Se concentrer sur l’égalité des genres dans tous les secteurs du nexus – La promotion de l’égalité des genres doit être un objectif spécifique des interventions humanitaires, de développement et de rétablissement de la paix afin de s’assurer qu’elles n’exacerbent pas les inégalités entre les sexes. Les résultats d’une recherche menée au Kenya et en Ouganda avec le soutien de l’initiative ISMEA mettent en évidence les contraintes sexospécifiques auxquelles sont confrontées les travailleuses de la santé en raison des problèmes de sécurité, de la lourde charge de travail à domicile et dans la collectivité, et des limitations de l’accès aux capitaux et aux transports, qui sont aggravés dans les contextes fragiles.

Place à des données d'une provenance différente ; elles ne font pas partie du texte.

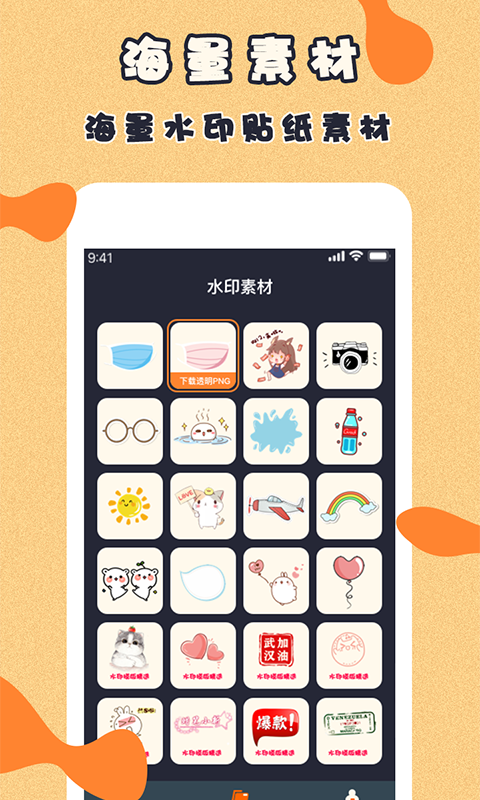 微商视频制作v2.5.9截图1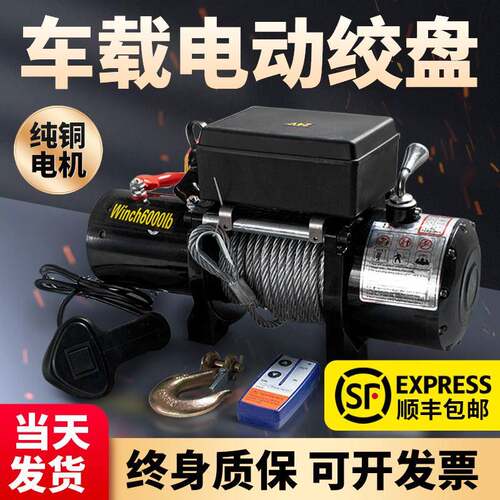 24V6000磅电动绞盘 越野车自救卷扬机 尼龙绳手柄+无线遥控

Élaborer des stratégies et des lignes directrices qui tiennent compte du contexte – Les stratégies et les lignes directrices opérationnelles mondiales sont souvent insuffisantes ou ne tiennent pas compte du contexte. Un exemple de cela est l’utilisation des orientations du secteur humanitaire pour diriger l’aide aux populations déplacées qui restent dans les pays d’accueil pendant de longues périodes. L’élaboration de lignes directrices adaptées au contexte pour les activités de développement, les situations de conflit et les contextes humanitaires peut améliorer l’efficacité. Le CRDI a soutenu un effort mondial (dont il est fait état dans un numéro spécial de la revue Conflict and Health) visant à élaborer des lignes directrices en matière de santé maternelle et infantile dans les situations de conflit.

Renforcer la collaboration par la recherche dans les trois secteurs – La recherche est essentielle pour déterminer les obstacles organisationnels à la collaboration, concevoir des interventions fondées sur des données probantes qui couvrent l’ensemble du nexus et produire des données intégrées et désagrégées pour mettre en évidence les impacts sur les groupes vulnérables, notamment les femmes et les filles.

Faire participer les collectivités et la société civile locale à la prise de décisions dans les trois secteurs – Le transfert de programmes et de solutions d’un contexte à un autre conduit souvent à des résultats sous-optimaux. Encourager la participation active des collectivités et des organisations non gouvernementales qui sont représentatives de tous les membres de la société peut améliorer les résultats.

Les avantages d’une collaboration intersectorielle l’emportent sur les difficultés. Face à la pandémie de COVID-19, aux risques climatiques croissants et aux menaces de conflit persistantes, nous devons harmoniser les mandats des organisations afin de créer une programmation plus cohérente, d’accroître les flux de financement et d’améliorer la communication et l’échange des connaissances dans les secteurs de l’humanitaire, du développement et du renforcement de la paix et de la sécurité.